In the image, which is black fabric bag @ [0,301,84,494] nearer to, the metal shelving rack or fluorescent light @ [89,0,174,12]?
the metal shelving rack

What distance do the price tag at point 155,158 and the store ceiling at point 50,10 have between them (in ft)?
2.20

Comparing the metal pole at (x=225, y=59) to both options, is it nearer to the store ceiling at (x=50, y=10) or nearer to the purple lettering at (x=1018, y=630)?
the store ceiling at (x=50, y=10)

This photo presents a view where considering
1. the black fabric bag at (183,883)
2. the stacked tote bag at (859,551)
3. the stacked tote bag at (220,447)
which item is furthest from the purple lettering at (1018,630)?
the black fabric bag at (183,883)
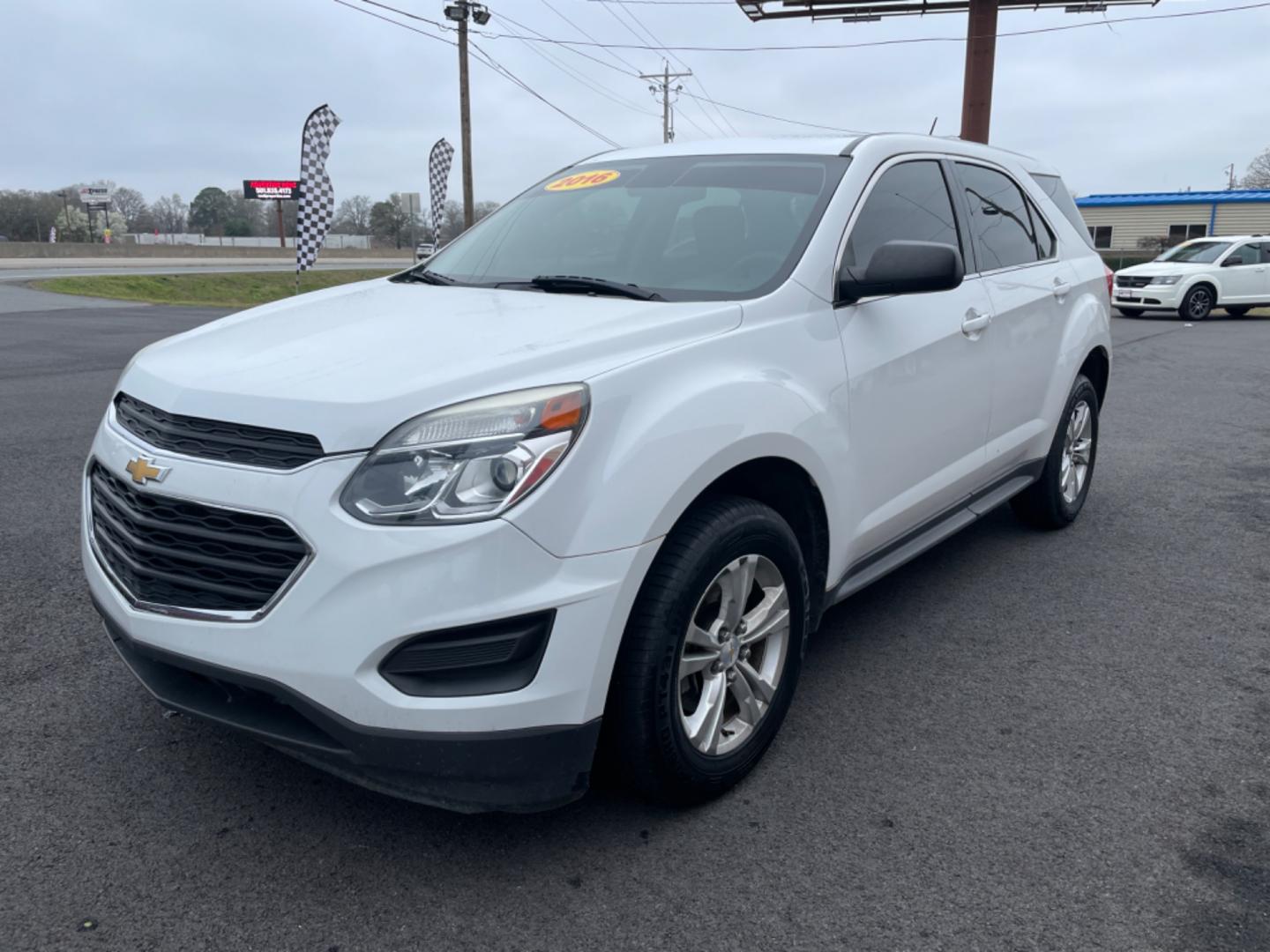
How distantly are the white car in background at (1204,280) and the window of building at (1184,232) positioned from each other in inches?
1029

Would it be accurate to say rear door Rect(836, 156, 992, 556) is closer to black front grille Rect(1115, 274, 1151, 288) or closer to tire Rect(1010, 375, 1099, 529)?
tire Rect(1010, 375, 1099, 529)

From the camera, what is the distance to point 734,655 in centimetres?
273

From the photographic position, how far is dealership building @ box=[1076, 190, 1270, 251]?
42.9 m

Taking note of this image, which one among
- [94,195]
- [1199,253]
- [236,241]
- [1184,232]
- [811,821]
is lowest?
[811,821]

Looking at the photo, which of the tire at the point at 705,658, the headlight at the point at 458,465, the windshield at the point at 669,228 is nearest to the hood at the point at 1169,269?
the windshield at the point at 669,228

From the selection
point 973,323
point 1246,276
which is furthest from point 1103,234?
point 973,323

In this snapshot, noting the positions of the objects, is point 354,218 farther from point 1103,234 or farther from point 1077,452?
point 1077,452

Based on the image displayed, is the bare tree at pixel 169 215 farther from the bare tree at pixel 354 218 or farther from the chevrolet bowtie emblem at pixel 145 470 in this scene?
the chevrolet bowtie emblem at pixel 145 470

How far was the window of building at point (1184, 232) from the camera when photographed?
44.6 meters

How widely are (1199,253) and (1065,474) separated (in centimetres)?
1943

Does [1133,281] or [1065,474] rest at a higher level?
[1133,281]

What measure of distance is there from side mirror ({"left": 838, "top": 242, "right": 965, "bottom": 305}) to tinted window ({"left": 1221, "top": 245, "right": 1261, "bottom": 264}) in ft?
69.9

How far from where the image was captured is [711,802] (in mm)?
2746

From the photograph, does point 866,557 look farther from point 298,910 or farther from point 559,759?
point 298,910
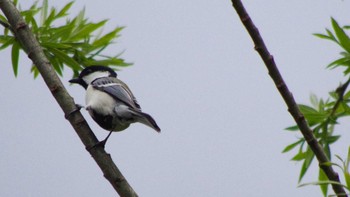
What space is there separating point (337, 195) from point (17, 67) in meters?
1.64

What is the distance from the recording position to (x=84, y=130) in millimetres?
1854

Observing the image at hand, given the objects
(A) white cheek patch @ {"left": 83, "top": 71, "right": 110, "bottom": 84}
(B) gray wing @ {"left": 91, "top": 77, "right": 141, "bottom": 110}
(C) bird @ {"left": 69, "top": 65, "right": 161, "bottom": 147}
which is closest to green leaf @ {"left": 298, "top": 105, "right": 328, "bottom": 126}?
(C) bird @ {"left": 69, "top": 65, "right": 161, "bottom": 147}

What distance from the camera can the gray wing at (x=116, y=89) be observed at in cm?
278

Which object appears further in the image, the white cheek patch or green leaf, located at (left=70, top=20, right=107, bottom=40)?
the white cheek patch

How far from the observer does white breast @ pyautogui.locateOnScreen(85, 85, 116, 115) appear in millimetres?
2744

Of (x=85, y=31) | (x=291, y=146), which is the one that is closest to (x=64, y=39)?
(x=85, y=31)

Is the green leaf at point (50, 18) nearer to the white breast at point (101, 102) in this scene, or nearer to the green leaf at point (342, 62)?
the white breast at point (101, 102)

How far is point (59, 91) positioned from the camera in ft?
6.04

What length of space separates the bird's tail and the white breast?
0.18 meters

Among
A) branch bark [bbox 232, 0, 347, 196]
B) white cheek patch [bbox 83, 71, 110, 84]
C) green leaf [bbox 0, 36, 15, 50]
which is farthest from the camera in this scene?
white cheek patch [bbox 83, 71, 110, 84]

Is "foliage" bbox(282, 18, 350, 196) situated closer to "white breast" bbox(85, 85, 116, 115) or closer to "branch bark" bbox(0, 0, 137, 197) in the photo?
"branch bark" bbox(0, 0, 137, 197)

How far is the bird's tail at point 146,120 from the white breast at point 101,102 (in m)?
0.18

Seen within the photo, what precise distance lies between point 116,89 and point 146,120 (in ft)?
1.40

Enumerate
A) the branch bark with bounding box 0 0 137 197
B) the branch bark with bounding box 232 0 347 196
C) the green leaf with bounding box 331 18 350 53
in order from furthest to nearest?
the branch bark with bounding box 0 0 137 197, the green leaf with bounding box 331 18 350 53, the branch bark with bounding box 232 0 347 196
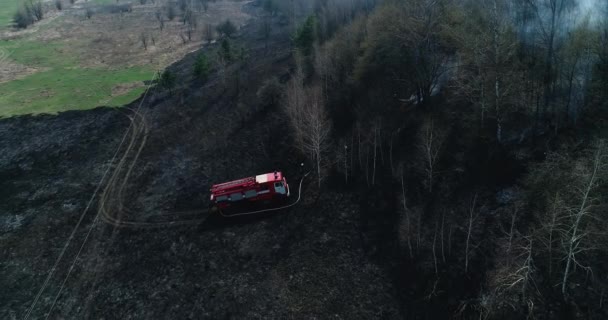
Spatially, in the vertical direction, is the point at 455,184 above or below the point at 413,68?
below

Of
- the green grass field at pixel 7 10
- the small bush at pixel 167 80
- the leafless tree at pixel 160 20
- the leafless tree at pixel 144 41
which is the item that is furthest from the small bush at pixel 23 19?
the small bush at pixel 167 80

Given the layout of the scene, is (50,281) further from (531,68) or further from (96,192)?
(531,68)

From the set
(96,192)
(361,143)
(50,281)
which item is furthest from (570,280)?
(96,192)

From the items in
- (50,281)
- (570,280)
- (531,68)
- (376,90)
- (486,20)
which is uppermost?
(486,20)

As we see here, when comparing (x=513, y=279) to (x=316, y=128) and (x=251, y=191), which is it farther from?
(x=251, y=191)

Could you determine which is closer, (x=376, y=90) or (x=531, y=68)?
(x=531, y=68)

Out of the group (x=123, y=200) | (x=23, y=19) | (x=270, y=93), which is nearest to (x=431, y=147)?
(x=270, y=93)

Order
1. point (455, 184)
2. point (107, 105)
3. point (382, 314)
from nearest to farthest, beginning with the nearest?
1. point (382, 314)
2. point (455, 184)
3. point (107, 105)

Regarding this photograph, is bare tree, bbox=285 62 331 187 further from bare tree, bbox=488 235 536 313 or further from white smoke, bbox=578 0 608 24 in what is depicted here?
white smoke, bbox=578 0 608 24
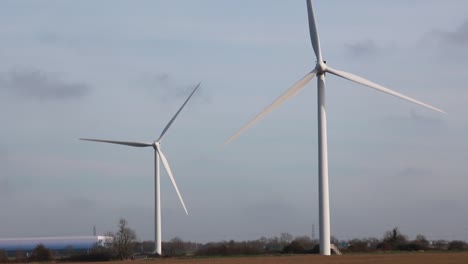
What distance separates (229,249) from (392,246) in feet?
64.6

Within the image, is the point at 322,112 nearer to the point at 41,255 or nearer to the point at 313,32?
the point at 313,32

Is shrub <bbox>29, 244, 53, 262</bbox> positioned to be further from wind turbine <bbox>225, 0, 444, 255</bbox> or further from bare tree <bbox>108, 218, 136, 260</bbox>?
wind turbine <bbox>225, 0, 444, 255</bbox>

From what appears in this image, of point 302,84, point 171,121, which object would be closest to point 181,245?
point 171,121

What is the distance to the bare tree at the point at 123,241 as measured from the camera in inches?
4094

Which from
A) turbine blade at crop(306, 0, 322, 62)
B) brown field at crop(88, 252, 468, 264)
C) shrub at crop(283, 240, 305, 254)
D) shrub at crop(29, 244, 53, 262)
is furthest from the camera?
shrub at crop(29, 244, 53, 262)

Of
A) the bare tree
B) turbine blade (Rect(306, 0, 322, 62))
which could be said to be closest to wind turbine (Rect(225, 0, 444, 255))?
turbine blade (Rect(306, 0, 322, 62))

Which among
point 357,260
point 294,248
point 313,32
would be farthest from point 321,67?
point 294,248

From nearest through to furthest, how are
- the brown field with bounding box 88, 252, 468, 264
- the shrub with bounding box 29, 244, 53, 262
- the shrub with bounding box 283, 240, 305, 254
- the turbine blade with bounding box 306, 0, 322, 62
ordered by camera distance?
1. the brown field with bounding box 88, 252, 468, 264
2. the turbine blade with bounding box 306, 0, 322, 62
3. the shrub with bounding box 283, 240, 305, 254
4. the shrub with bounding box 29, 244, 53, 262

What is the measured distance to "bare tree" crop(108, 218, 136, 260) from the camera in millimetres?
104000

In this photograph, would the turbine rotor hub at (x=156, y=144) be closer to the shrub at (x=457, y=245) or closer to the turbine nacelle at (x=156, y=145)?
the turbine nacelle at (x=156, y=145)

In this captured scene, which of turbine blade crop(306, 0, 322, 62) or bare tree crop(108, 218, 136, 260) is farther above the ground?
turbine blade crop(306, 0, 322, 62)

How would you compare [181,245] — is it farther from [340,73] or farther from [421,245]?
[340,73]

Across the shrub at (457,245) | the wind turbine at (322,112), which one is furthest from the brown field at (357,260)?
the shrub at (457,245)

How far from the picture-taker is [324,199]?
6669 cm
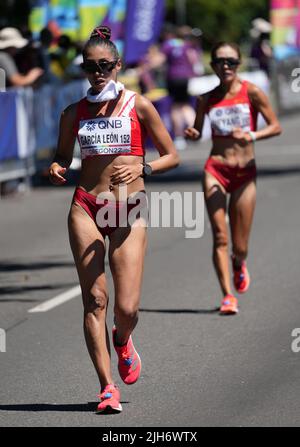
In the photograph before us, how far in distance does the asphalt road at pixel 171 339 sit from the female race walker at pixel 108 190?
0.41 meters

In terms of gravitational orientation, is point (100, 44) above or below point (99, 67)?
above

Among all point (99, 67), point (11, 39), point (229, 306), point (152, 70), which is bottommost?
point (229, 306)

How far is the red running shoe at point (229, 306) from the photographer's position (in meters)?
10.2

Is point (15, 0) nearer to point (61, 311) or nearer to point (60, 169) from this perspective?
point (61, 311)

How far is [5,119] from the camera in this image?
60.8 ft

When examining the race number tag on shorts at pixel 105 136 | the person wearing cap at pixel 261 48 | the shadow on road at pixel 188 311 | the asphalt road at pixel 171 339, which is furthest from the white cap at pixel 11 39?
the person wearing cap at pixel 261 48

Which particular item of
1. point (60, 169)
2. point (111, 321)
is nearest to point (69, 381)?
......
# [GOAL]
Quote, word for word and nothing more, every line from the line with "What is the measured" to the end of the entries, including both ends; skip any pictures.

# [THE RESPONSE]
What is the measured distance to "bare tree" crop(108, 218, 136, 260) from the camera in millimetres?
104000

In this photograph, would the turbine rotor hub at (x=156, y=144) be closer to the shrub at (x=457, y=245) or closer to the turbine nacelle at (x=156, y=145)?
the turbine nacelle at (x=156, y=145)

In this captured scene, which of turbine blade crop(306, 0, 322, 62) or bare tree crop(108, 218, 136, 260) is farther above the ground?
turbine blade crop(306, 0, 322, 62)

How would you compare [181,245] — is it farther from [340,73] or farther from [421,245]?
[340,73]

Across the shrub at (457,245) | the wind turbine at (322,112), which one is furthest from the brown field at (357,260)?
the shrub at (457,245)

How far from the picture-taker is [324,199]?
6669 cm
In the photograph before us, how far in distance does the asphalt road at pixel 171 339 sit from the female race walker at pixel 108 190?
0.41 meters

In terms of gravitational orientation, is point (100, 44) above or below point (99, 67)?
above

Among all point (99, 67), point (11, 39), point (229, 306), point (152, 70), which is bottommost?
point (229, 306)

How far is the red running shoe at point (229, 306) from the photographer's position (in meters)?
10.2

Is point (15, 0) nearer to point (61, 311) or nearer to point (60, 169) from this perspective?
point (61, 311)

How far is [5,119] from the camera in this image?
60.8 ft

When examining the race number tag on shorts at pixel 105 136 | the person wearing cap at pixel 261 48 | the shadow on road at pixel 188 311 | the asphalt road at pixel 171 339, which is furthest from the white cap at pixel 11 39?
the person wearing cap at pixel 261 48

Which particular item of
1. point (60, 169)
2. point (111, 321)
is nearest to point (69, 381)?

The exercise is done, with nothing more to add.